**What you need to do:**
A) List every person named in the passage about Team CADET's deceleration test.
B) Carry on the passage about Team CADET's deceleration test from its last sentence.

**Page text:**
The other team members, Autumn Allen, Tremayne Kaseman, William Li and John Stretton, recently earned their degrees in mechanical engineering from Rice. Their adviser is Andrew Dick, assistant professor of mechanical engineering.

Currently, the Air Force simulates deceleration by firing cannons into walls. The strategy is expensive and the sensor module and target are typically destroyed in the process. Team CADET's goal was to sustain deceleration for at least 10 milliseconds, and without destruction. They machined a cylinder of aircraft-gauge aluminum and sealed a digital accelerometer inside. Next, they built a 14-foot wooden frame to hold a track fashioned from angle iron.

On one end, they attached a slingshot made from surgical tubing; on the other, above the track, they fitted a 20-gallon fish tank with transparent plastic. Into the bottom of the tank they drilled a line of 40 holes and sealed them with a removable rubber sheet.

**Dataset entries:**
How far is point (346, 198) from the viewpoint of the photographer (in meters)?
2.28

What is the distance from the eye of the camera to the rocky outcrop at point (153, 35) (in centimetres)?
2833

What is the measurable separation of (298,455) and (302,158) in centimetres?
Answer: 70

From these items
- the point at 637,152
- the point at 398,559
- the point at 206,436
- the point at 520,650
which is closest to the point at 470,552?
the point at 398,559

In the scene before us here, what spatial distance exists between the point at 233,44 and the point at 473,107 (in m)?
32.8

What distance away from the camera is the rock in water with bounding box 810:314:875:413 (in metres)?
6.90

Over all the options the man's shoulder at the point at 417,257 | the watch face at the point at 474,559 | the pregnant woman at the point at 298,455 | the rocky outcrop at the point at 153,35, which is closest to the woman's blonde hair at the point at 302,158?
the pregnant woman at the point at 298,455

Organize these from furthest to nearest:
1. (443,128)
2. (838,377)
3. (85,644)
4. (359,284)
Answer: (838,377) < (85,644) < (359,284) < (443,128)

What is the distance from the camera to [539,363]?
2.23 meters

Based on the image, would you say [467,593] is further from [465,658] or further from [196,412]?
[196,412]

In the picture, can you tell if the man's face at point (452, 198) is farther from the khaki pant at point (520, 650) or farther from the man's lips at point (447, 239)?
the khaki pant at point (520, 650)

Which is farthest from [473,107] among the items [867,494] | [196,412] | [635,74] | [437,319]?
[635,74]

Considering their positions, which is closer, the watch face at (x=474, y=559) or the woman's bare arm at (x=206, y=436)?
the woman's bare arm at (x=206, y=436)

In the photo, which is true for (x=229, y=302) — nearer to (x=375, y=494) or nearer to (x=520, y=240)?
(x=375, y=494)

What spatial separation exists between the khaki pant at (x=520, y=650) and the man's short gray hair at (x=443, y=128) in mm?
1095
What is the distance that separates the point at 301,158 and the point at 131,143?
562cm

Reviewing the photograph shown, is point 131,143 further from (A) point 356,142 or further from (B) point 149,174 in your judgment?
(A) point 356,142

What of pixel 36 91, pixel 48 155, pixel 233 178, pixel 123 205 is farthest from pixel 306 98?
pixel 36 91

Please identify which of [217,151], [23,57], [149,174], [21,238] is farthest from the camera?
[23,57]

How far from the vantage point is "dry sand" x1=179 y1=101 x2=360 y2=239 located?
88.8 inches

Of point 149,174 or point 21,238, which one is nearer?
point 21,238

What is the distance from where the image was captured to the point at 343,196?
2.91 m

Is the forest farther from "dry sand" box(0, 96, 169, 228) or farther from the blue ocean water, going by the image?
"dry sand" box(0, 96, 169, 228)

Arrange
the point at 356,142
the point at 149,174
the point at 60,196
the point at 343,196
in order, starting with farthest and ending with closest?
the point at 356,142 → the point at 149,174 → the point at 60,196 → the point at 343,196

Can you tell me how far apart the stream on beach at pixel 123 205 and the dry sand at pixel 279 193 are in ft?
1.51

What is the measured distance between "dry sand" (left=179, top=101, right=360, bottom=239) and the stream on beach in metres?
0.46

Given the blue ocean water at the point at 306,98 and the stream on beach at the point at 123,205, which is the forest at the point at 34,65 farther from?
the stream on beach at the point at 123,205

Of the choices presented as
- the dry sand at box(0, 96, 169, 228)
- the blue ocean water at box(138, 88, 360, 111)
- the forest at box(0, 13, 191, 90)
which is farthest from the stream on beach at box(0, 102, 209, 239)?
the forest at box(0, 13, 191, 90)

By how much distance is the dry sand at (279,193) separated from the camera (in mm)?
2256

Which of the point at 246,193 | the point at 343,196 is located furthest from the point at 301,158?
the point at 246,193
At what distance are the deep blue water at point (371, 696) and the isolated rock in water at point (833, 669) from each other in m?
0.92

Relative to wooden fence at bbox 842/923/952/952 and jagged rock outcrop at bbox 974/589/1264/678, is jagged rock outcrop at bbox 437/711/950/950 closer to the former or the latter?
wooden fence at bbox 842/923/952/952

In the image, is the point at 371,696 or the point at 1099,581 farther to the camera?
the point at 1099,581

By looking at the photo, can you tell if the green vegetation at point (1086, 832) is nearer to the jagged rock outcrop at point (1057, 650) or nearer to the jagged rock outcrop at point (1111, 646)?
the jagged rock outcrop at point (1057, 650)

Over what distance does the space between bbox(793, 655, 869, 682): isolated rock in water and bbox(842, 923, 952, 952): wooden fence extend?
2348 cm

**Replies:**
A) Autumn Allen, Tremayne Kaseman, William Li, John Stretton, Andrew Dick

B)
When the cylinder holding the accelerometer is fired with the slingshot, reaching a maximum velocity of about 50 miles per hour, the sheet is pulled off and the water is released from the tank. The falling water slows the cylinder, and the rate of deceleration is measured and recorded on the digital device. The cylinder and its contents remain undamaged and the test can be repeated indefinitely.

"Nothing is destroyed. You just fill the tank with water again and reload the slingshot," said Eddy, who stressed that the prototype can be scaled to any size.

"We started last fall with a ton of different ideas but ended up with a plan that is simple and inexpensive, and the scale can easily be changed -- a bigger tank, more water, more holes, a longer track, a bigger slingshot," Eddy said.

In April, the team visited Eglin Air Force Base in Florida and met with members of the Munitions Directorate of the Air Force Research Laboratory, which commissioned the project. The team presented a video demonstration and PowerPoint explanation, and submitted their 65-page final report.

"They liked what they saw and said they were interested in exploring the idea further. We know we've created something entirely new. The parts are not new but the combination is. Also -- and this is important -- we came in under budget," Eddy said.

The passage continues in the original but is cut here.